The top 100 list of sustainable companies represents an encouraging mix of companies across manufacturing, resources and services, including Canada’s Sun Life Financial, the world's largest cosmetics and beauty company,L'Oréal, from France, Philips Electronics from the Netherlands, UK telecommunications company Vodafone, and Swiss-based engineering group ABB. US technology company Hewlett Packard makes number 75, with British healthcare company GlaxoSmithKline next. Coca-Cola is in there at number 78 (but I don’t see Pepsi), while Japanese automakers Nissan and Toyota occupy positions 81 and 82.

Consumer products giant Unilever also makes the top 100, along with the somewhat smaller Canadian energy company Suncor Energy. The Spanish oil and gas company Repsol is in there, as is South Korea’s Samsung Electronics. Reliance Industries of India, Royal Bank of Canada, and Singapore’s real estate company City Developments just creep into the top 100, too.

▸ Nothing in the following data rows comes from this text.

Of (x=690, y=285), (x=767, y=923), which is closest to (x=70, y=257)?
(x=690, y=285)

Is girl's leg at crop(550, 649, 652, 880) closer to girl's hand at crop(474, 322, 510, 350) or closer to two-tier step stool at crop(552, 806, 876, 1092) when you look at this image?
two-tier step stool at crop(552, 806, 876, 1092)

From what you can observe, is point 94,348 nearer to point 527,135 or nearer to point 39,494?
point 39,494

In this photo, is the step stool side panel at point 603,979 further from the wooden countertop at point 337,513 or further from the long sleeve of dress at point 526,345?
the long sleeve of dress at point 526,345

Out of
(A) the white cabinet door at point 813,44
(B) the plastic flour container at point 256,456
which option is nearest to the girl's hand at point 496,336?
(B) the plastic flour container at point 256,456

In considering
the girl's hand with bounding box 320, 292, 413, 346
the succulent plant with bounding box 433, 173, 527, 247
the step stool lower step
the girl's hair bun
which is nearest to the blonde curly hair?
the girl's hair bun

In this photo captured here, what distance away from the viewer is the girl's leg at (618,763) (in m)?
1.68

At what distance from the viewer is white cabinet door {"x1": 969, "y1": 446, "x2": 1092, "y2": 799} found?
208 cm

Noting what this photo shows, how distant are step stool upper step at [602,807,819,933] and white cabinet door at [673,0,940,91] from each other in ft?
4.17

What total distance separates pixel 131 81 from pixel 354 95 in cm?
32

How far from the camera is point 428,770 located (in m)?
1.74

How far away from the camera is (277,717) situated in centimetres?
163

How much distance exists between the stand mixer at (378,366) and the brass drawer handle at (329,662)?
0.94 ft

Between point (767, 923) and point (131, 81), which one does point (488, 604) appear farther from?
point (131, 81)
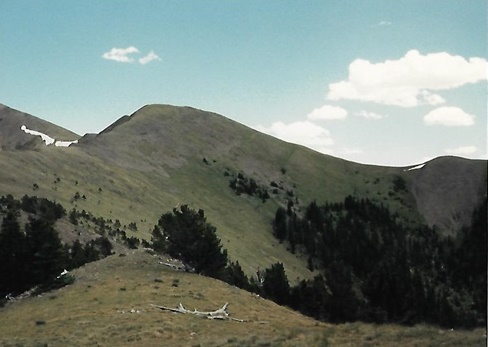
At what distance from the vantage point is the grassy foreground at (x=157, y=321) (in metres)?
20.9

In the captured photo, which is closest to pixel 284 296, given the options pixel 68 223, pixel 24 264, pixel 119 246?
pixel 119 246

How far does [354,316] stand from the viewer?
90.1 meters

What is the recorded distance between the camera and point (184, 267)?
5319 cm

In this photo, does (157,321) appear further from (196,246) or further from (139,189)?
(139,189)

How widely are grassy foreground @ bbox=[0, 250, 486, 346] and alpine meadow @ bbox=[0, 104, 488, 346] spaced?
0.45 ft

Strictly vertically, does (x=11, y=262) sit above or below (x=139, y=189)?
below

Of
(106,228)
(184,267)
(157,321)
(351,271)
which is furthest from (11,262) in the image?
(351,271)

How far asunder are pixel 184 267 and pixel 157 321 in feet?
77.6

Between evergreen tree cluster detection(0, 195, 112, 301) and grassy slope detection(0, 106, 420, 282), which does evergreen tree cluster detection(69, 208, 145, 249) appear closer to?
grassy slope detection(0, 106, 420, 282)

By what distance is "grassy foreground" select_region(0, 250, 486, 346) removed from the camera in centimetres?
2089

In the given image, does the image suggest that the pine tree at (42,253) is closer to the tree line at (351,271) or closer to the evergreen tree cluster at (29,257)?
the evergreen tree cluster at (29,257)

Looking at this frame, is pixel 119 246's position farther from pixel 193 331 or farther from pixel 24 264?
pixel 193 331

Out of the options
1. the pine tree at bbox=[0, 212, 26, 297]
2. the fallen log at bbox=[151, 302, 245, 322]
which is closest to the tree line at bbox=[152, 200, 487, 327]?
the fallen log at bbox=[151, 302, 245, 322]

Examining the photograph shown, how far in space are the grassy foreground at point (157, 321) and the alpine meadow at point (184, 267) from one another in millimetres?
139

It’s no surprise that BP failed to make the top 100, but there’s no place either for Shell, Exxon, Microsoft, Google, Ford or General Motors. I guess they had other things on their minds last year. Despite all its problems with recalls in 2010, however, Toyota still managed to make the list.

It’s interesting that eight of the top ten companies are European-owned. This may be more than coincidence, as corporations in Europe are more heavily regulated than those in North America and Asia. Having said that, however, out of 22 countries represented in the top 100 companies, Japan has highest number with a total of 19 entries, up from five last year. The United States follows with 13 (up one from 2010). The UK’s Global 100 company numbers, meanwhile, fell from 21 in 2010 to 11 this year.

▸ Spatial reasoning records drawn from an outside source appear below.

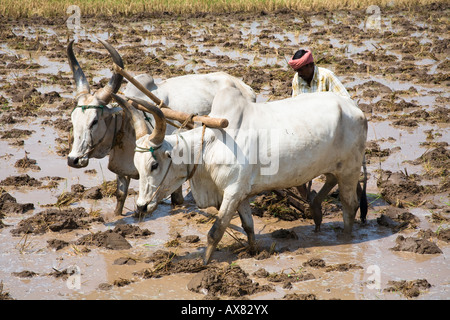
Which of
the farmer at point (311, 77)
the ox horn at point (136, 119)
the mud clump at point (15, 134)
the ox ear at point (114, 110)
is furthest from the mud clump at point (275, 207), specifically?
the mud clump at point (15, 134)

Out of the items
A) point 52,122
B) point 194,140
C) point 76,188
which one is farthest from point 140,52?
point 194,140

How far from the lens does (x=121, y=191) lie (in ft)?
20.9

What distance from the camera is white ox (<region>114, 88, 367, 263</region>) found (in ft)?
15.8

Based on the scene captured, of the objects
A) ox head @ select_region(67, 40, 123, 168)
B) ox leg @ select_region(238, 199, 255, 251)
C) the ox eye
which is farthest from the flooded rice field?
the ox eye

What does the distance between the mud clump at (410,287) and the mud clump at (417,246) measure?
64 cm

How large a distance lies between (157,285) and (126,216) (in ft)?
5.71

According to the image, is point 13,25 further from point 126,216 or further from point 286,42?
point 126,216

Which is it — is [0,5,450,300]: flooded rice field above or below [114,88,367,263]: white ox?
below

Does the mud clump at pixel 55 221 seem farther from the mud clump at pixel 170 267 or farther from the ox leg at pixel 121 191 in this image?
the mud clump at pixel 170 267

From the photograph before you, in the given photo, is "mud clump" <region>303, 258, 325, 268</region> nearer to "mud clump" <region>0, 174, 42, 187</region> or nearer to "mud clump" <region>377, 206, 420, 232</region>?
"mud clump" <region>377, 206, 420, 232</region>

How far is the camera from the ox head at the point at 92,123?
560 cm

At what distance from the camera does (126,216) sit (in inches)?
255

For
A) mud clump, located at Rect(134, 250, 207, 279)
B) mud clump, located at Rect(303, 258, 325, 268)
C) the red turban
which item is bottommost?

In compiling the list, Corporate Knights collaborates with three strategic partners, Inflection Point Capital Management (a sustainability-focused asset management venture founded by Dr. Matthew Kiernan), Legg Mason's Global Currents Investment Management, and Phoenix Global Advisors LLC (a consulting and technology platform focused on sustainability).

The first step in the ranking process is to identify the top ten per cent of sustainability and financial performers from over 3,500 developed and emerging market stocks, using research from the Global Sustainability Research Alliance (GSRA), and the Asia Sustainability Research Alliance (ASRA) with financial analysis from Global Currents Investment Management. This produced a list of 300 companies for further analysis by Corporate Knights Research Group and Inflection Point Capital Management.

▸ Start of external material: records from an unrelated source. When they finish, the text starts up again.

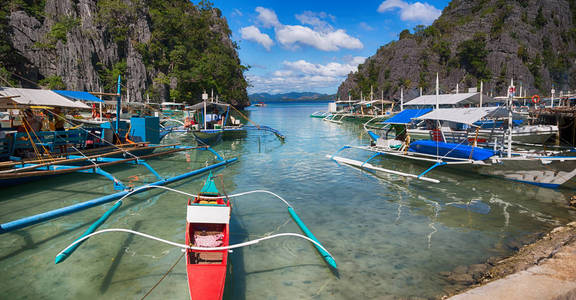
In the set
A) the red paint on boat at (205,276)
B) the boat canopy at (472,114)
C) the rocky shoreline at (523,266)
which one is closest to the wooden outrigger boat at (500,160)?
the boat canopy at (472,114)

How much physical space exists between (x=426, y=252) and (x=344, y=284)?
2.38 meters

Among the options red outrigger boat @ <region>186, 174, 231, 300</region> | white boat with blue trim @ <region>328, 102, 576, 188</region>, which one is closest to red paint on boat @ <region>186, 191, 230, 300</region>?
red outrigger boat @ <region>186, 174, 231, 300</region>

Ten equally-weighted environment, social, and governance key performance indicators are then applied; energy productivity, water productivity, carbon productivity, waste productivity, safety productivity, leadership diversity, CEO to average worker pay, taxes paid, sustainability pay link, and innovation capacity. The productivity scores are calculated as a ratio of sales to the units of energy/water, etc consumed or waste produced. Leadership diversity looks at the proportion of female directors, the sustainability-pay link at whether or not at least one senior officer has his/her pay linked to sustainability, and innovation capacity is calculated as a ratio of sales to R&D spend.

The sustainability performance rating relies on companies providing accurate data. An eleventh metric—transparency—is also used as an indication of how cooperative they were in disclosure.

It might seem odd that an oil and gas company should emerge as the leading sustainable business in the world, but a look at the scores shows that Statoil performed well in the social and governance categories, ranking second overall in percentage of female board members, for instance, with 40 per cent. But it did well in environmental performance, too, in terms of resources consumed or waste expelled per $ of output, and has also invested heavily in renewable energy initiative.

Corporate Knights hopes that its list will help prove that sustainability is good business. For the seventh consecutive year, says Heaps, companies on the Global 100 list have outperformed those on the MSCI ACWI index. “The Global 100 has posted a total return of 54.95 percent,” he says, “outperforming the MSCI by more than 16 points.”